Pratiquement 30 ans après "Mad Max : au-delà du dôme du tonnerre", voici que le légendaire Road movie punk-Post apocalyptique de George Miller renait de ses cendres. De nombreux spectateurs âgés entre 15 et 25 ans auront peut-être une certaine méconnaissance de cette saga mythique. Alors avant de parler de cette sortie événement, un petit retour en arrière s'impose.


Un projet sorti de nulle part...


Janvier 1982 (je n'avais pas encore 3 ans...) : un ovni d’à peine une heure et demi débarque sur les écrans français de cinéma. Ultra-violent, classé X dans un premier temps, il se voit amputé de ses scènes les plus dures. Mais il est auréolé d’un grand prix au festival international du film fantastique d’Avoriaz. Qui plus est, il intrigue, car il vient d’un pays qui envoie alors plus souvent des tennismen que des œuvres du septième art dans l’hémisphère nord : l’Australie. Pour un budget de 350 000 Dollars à peine, Mad Max est considéré comme un film de genre, réalisé par George Miller, un illustre inconnu, d'origine australienne lui aussi. Miller confie alors le rôle principal de Max Rockatansky (le vrai nom) à un certain Mel Gibson, 25 ans, lui aussi totalement inconnu du grand public à l'époque. Gibson sera payé 12000 Dollars pour sa prestation !
☆ ☆ ☆ ☆ ☆ ☆ ☆
◆ Exercices à traiter
**A)** Mettez à jour la partie des entrées qui commence à la ligne contenant « In the photograph, does » et se termine à la fin des entrées, en remplaçant « photograph » par « picture » sans rien modifier d'autre, puis redonnez uniquement cette partie.
**B)** Poursuivez l'article sur Mad Max à partir de sa dernière phrase.
L'article sur Mad Max et les entrées proviennent de sources distinctes.
☆ ☆ ☆ ☆ ☆ ☆ ☆
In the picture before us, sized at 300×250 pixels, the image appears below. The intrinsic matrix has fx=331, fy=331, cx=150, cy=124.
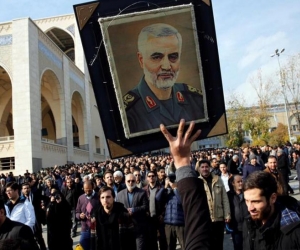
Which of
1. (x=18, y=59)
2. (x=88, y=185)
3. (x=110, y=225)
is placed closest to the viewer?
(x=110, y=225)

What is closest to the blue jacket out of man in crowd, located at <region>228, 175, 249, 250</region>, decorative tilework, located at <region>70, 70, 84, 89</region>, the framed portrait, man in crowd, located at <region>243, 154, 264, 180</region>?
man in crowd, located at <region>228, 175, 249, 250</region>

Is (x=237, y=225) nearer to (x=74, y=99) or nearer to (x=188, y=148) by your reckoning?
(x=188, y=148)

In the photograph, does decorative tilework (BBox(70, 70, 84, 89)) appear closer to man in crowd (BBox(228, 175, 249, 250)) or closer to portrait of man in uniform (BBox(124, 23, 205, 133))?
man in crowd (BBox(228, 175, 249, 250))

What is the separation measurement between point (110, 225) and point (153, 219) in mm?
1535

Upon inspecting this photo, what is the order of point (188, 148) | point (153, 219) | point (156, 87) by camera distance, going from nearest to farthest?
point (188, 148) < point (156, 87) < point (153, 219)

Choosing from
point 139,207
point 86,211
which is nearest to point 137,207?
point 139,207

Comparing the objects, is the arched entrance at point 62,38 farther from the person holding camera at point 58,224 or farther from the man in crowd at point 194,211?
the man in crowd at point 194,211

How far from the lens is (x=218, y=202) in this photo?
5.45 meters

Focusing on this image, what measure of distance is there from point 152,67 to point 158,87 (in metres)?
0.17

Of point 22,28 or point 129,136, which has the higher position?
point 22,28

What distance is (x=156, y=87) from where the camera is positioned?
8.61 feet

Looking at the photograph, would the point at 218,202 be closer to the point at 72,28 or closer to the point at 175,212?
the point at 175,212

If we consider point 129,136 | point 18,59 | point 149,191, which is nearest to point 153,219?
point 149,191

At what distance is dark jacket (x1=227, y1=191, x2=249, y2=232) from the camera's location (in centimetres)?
☆ ☆ ☆ ☆ ☆ ☆ ☆
◆ Réponses par exercice
**A)**
In the picture, does decorative tilework (BBox(70, 70, 84, 89)) appear closer to man in crowd (BBox(228, 175, 249, 250)) or closer to portrait of man in uniform (BBox(124, 23, 205, 133))?
man in crowd (BBox(228, 175, 249, 250))

What is the separation measurement between point (110, 225) and point (153, 219) in mm?
1535

Upon inspecting this photo, what is the order of point (188, 148) | point (153, 219) | point (156, 87) by camera distance, going from nearest to farthest?
point (188, 148) < point (156, 87) < point (153, 219)

Choosing from
point 139,207
point 86,211
which is nearest to point 137,207?
point 139,207

Comparing the objects, is the arched entrance at point 62,38 farther from the person holding camera at point 58,224 or farther from the man in crowd at point 194,211?
the man in crowd at point 194,211

How far from the lens is (x=218, y=202) in this photo?
5.45 meters

Focusing on this image, what measure of distance is there from point 152,67 to point 158,87 (in metres)?
0.17

Of point 22,28 or point 129,136, which has the higher position?
point 22,28

What distance is (x=156, y=87) from where the camera is positioned?
8.61 feet

Looking at the picture, would the point at 218,202 be closer to the point at 72,28 or closer to the point at 175,212?
the point at 175,212

If we consider point 129,136 | point 18,59 | point 149,191, which is nearest to point 153,219?
point 149,191

At what distance is dark jacket (x1=227, y1=191, x2=249, y2=232) from the camera's location (in centimetres)?

**B)**
« Mad Max » pose le portrait effrayant d’une société futuriste en proie à la violence routière. « Je cherche à créer un spectacle qui ait la force d’impact d’un accident de voiture. Nous vivons dans le culte de la vitesse. J’ai vu, dans l’hôpital où j’exerçais, des dizaines de victimes d’accidents graves. Cette violence fait partie de notre quotidien », déclarera même George Miller qui, en effet, avant de devenir cinéaste, avait entrepris des études de médecine.


Son film coup de poing, à la réalisation froide, au climat post-apocalyptique, lit-on dans la presse de l’époque. Il installe le spectateur dans un décor de routes cauchemardesques : celles d’une Australie dévastée (le film a réellement été tourné dans le sud australien) qui ressemble à un champ de bataille sur lequel s’affrontent gangs de motards et policiers. Mel Gibson incarne l’un de ces derniers. Flic justicier, Max a basculé dans la folie meurtrière le jour où des motards ont tué sa femme et son bébé.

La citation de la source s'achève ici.